Inside the camp, men fell into ranks. Taniel’s heart fell as he watched them. Dozens and dozens fell in with their kits at their hips and their air rifles on their shoulders. Bayonets flashed in the sunlight.
They weren’t breaking camp.
A group of between eighty and a hundred – it was hard to tell at this distance – left the camp at a slow march. They were heading deliberately toward Taniel’s canyon.
No mistaking their intentions now.
Taniel had begun to prepare for this eventuality from the time he’d first laid eyes on the company trudging their way up the Veridi Valley.
They would proceed slowly, no doubt, but the strength of numbers would give them confidence and they would move faster than the previous searchers. A regular march, with scouts and sentries at all times, would take the group no more than thirty or forty hours to reach the apex of the canyon and from there they would find Ka-poel’s cave within hours.

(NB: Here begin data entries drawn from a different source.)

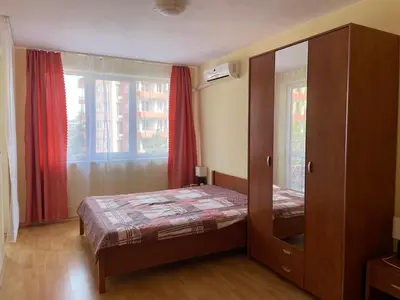 a bedroom with a bed and a cabinet and a window at Amartmán přímo u moře - Elenite in Sveti Vlas
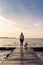 Woman with dog enjoy sunrise at lake, backpacker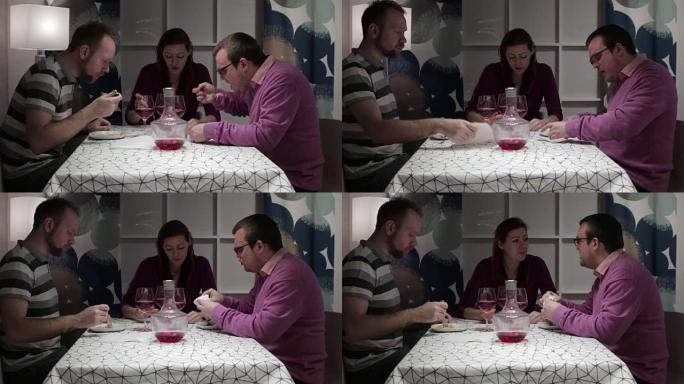男人和女人坐在餐桌旁吃饭和说话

Taniel considered the lay of the canyon, picturing it in his mind. There were three choke points where a single man could hold against an entire army. There were five spots steep and rubble-strewn enough that he could start a rockslide. There were over a dozen prime sniping locations.
But they’d just shoot him in a choke point, the rockslide would give away his position, and he didn’t have a rifle.
“Ka-poel,” he said, swinging himself into their cave. “We have to go.”
She crouched above the doll of Kresimir, her eyes unfathomable as a cat’s and a frown on her face. She shook her head slightly.
“They’re coming for us,” he said. “About eighty infantry, all armed with air rifles. We have two days before they find us here – if we’re lucky. There’s no way I could possibly fight that many.”
Ka-poel shook her head again emphatically.
“What do you mean, ‘no’?”
She pointed at the doll, then walked her fingers through the air. He can’t be moved.
“We have to move him. If we stay here, we die.”
Ka-poel stared at the doll for several moments and then rocked back on her haunches, brow furrowed. She scratched in the dirt with the tip of one of her long needles. She cupped her hand and tapped her palm with one finger, as if indicating a pocket watch.
I need time.
“All right, Pole,” Taniel said. “But if they get close enough to turn this into a real chase, neither of us will survive it.”